■ Task
There are pictures in the records below; leave them out and set down exactly the lines from the one holding "The Hibs team" through the one holding "A regular silver".

■ Given data

--------------------------------

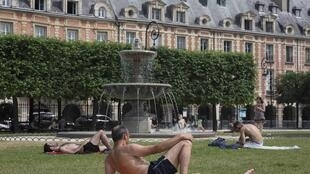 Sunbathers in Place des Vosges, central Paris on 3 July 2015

--------------------------------

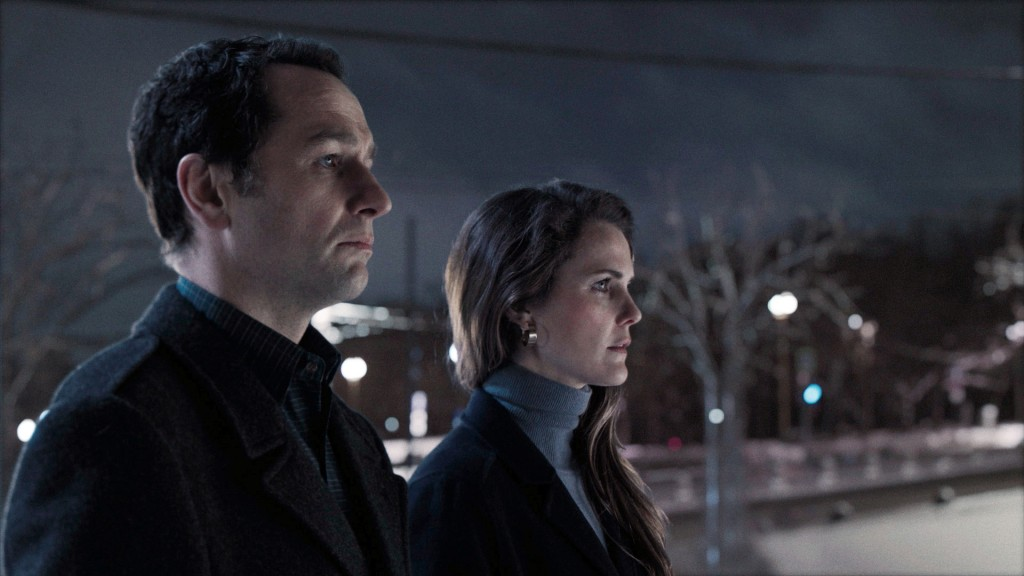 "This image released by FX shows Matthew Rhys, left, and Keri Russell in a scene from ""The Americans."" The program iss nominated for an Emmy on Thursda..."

--------------------------------

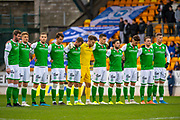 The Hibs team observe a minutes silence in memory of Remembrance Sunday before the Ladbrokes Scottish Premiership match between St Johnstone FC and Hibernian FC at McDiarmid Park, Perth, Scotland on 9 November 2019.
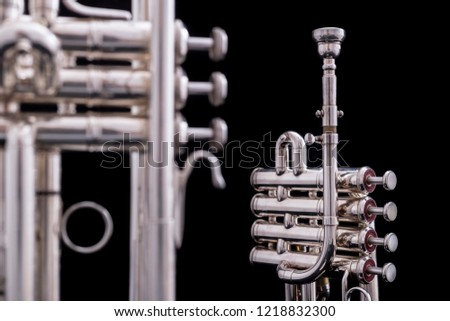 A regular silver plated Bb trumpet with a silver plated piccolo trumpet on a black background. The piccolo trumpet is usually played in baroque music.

--------------------------------

■ Task result
 The Hibs team observe a minutes silence in memory of Remembrance Sunday before the Ladbrokes Scottish Premiership match between St Johnstone FC and Hibernian FC at McDiarmid Park, Perth, Scotland on 9 November 2019.
 A regular silver plated Bb trumpet with a silver plated piccolo trumpet on a black background. The piccolo trumpet is usually played in baroque music.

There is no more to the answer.